In computer storage, fragmentation is a phenomenon in which storage space is used inefficiently, reducing capacity or performance and often both. The exact consequences of fragmentation depend on the specific system of storage allocation in use and the particular form of fragmentation. In many cases, fragmentation leads to storage space being "wasted", and in that case the term also refers to the wasted space itself. For other systems (e.g. the FAT file system) the space used to store given data (e.g. files) is the same regardless of the degree of fragmentation (from none to extreme).

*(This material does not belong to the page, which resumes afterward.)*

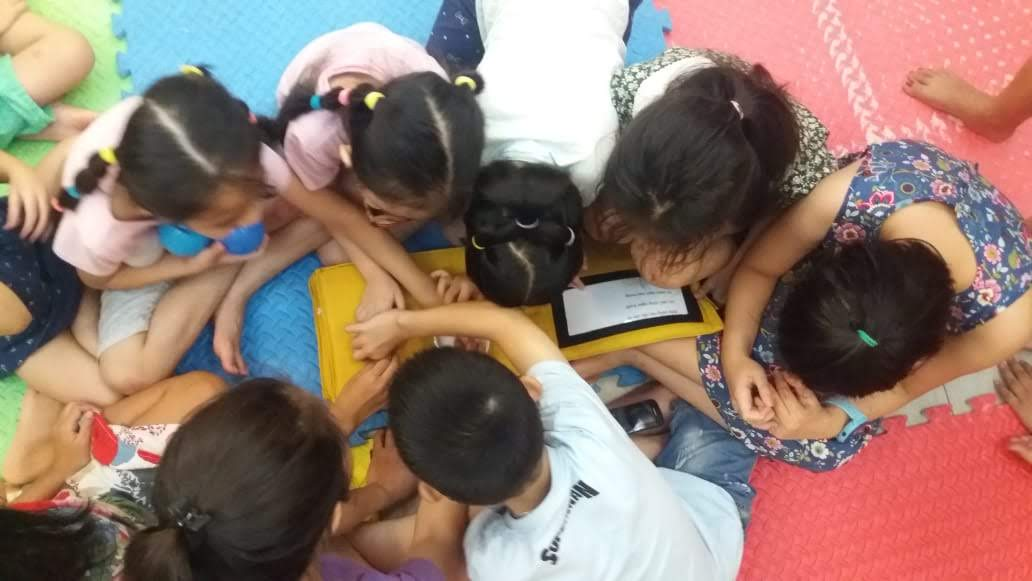 A group of young children with visual impairment in Vietnam reach out to feel a page in a tactile book.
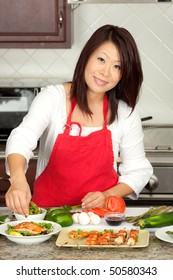 Young Pretty Asian Woman Preparing Green Healthy Food in Kitchen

There are three different but related forms of fragmentation: external fragmentation, internal fragmentation, and data fragmentation, which can be present in isolation or conjunction. Fragmentation is often accepted in return for improvements in speed or simplicity. Analogous phenomena occur for other resources such as processors; see below.

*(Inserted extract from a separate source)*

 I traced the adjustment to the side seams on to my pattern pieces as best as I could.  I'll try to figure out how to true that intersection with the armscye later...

When a computer program requests blocks of memory from the computer system, the blocks are allocated in chunks. When the computer program is finished with a chunk, it can free the chunk back to the system, making it available to later be allocated again to another or the same program. The size and the amount of time a chunk is held by a program varies. During its lifespan, a computer program can request and free many chunks of memory.
When a program is started, the free memory areas are long and contiguous. Over time and with use, the long contiguous regions become fragmented into smaller and smaller contiguous areas. Eventually, it may become impossible for the program to obtain large contiguous chunks of memory.
Due to the rules governing memory allocation, more computer memory is sometimes allocated than is needed. For example, memory can only be provided to programs in chunks divisible by 4, 8 or 16, and as a result if a program requests perhaps 23 bytes, it will actually get a chunk of 32 bytes. When this happens, the excess memory goes to waste. In this scenario, the unusable memory is contained within an allocated region. This arrangement, termed fixed partitions, suffers from inefficient memory use - any process, no matter how small, occupies an entire partition. This waste is called internal fragmentation.
Unlike other types of fragmentation, internal fragmentation is difficult to reclaim; usually the best way to remove it is with a design change. For example, in dynamic memory allocation, memory pools drastically cut internal fragmentation by spreading the space overhead over a larger number of objects.